Movie Review: The Beaver
By Ryan Mazie
May 6, 2011
I believe that the movie The Beaver should come with a warning: “This is not a film for everyone.” Advertised as a quirky comedy in the vein of any light-hearted indie Fox Searchlight release, it is obvious why distributor Summit Entertainment would like to put a smiley face on a project that might have you looking for an anti-depressant by the time it is over.
I will say that The Beaver is a great movie, but one that will understandably have its haters. From the odd plot to the cold-European vibe, The Beaver is one of those films you have to be careful which friends you recommend it to. Even though this is acclaimed actress Jodie Foster’s third directorial feature, what will get the butts in the seats is ironically box office pariah (and rightfully so) Mel Gibson. Garnering more attention than with another leading man, Gibson might attract enough curious looky-loos to chuck their change at The Beaver.
With the opening shot being of a worn-out, paunchy Gibson floating by in a pool, it is immediately clear that this is not going to be a vanity comeback project. With not much more to lose when it comes to his box office clout or general goodwill, Gibson gives one of the most unusual and dynamic performances of his long career. Gibson plays Walter Black, a chemically depressed toy company CEO who has been long withdrawn from his family. His wife Meredith (Jodie Foster) spends her nights besides a computer screen instead of her husband. Eldest son Porter (Anton Yelchin) keeps a list of every trait he and his father share in attempts to break them; his grade-schooler brother Henry (Riley Thomas Stewart) is bullied by classmates.
The old saying goes that no family is without their problems, but the Blacks need a team of psychiatrists to get them back on track.
Seeing Walter’s suicide attempts within the first few minutes generate uncomfortable chuckles. All of a sudden there is a light at the end of the tunnel in the form of a beaver hand puppet. Using the puppet (more than proficiently handled and voiced by Gibson in a cockney accent) as a way to communicate while being emotionally distant, The Beaver goes on to dissect if Walter is reconstructing his life or further dismantling it.
Interminably bleak, The Beaver is a brave film for Foster to make. Finding just the right tone of dreariness and hope and with a fairly surrealistic concept, The Beaver is held down in reality, giving it an interesting and relatable perspective.
Written by newcomer Kyle Killen, The Beaver is smart, poignant, and anything but formulaic. However, Foster’s handholding directing style drags down some of the more interesting twists and turns the story has to offer; yelling what is going on instead of whispering, making things fairly easy to predict. Foster does get many things right, though. The coldness of the film’s color palette makes the viewers feel as isolated as the characters (but in a suiting way), the tone is near pitch perfect, and the acting is all around superb. Where Foster fumbles is wavering towards the middle on how much the audience can take, inserting some odd humor to lighten the mood that never really hits the mark. The jokes abruptly end to make way for the final act that confuses surprise and bravery for jumping the tracks.

⁂

▶ [Given request]
Quote the passage of the movie review between "Movie Review: The" and "it is over.", inclusive, without changing a word.

▶ [Given records]
⁂

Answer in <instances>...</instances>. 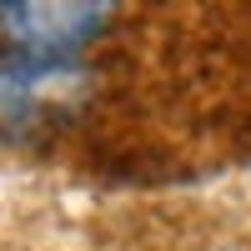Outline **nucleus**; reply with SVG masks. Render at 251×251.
Instances as JSON below:
<instances>
[{
  "label": "nucleus",
  "mask_w": 251,
  "mask_h": 251,
  "mask_svg": "<svg viewBox=\"0 0 251 251\" xmlns=\"http://www.w3.org/2000/svg\"><path fill=\"white\" fill-rule=\"evenodd\" d=\"M91 91V71L75 60H0V131H30L71 116Z\"/></svg>",
  "instance_id": "nucleus-2"
},
{
  "label": "nucleus",
  "mask_w": 251,
  "mask_h": 251,
  "mask_svg": "<svg viewBox=\"0 0 251 251\" xmlns=\"http://www.w3.org/2000/svg\"><path fill=\"white\" fill-rule=\"evenodd\" d=\"M116 5L91 0H5L0 5V60H75L111 30Z\"/></svg>",
  "instance_id": "nucleus-1"
}]
</instances>
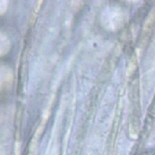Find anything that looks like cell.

⁂

▶ [Correct result]
Movie Review: The Beaver
By Ryan Mazie
May 6, 2011
I believe that the movie The Beaver should come with a warning: “This is not a film for everyone.” Advertised as a quirky comedy in the vein of any light-hearted indie Fox Searchlight release, it is obvious why distributor Summit Entertainment would like to put a smiley face on a project that might have you looking for an anti-depressant by the time it is over.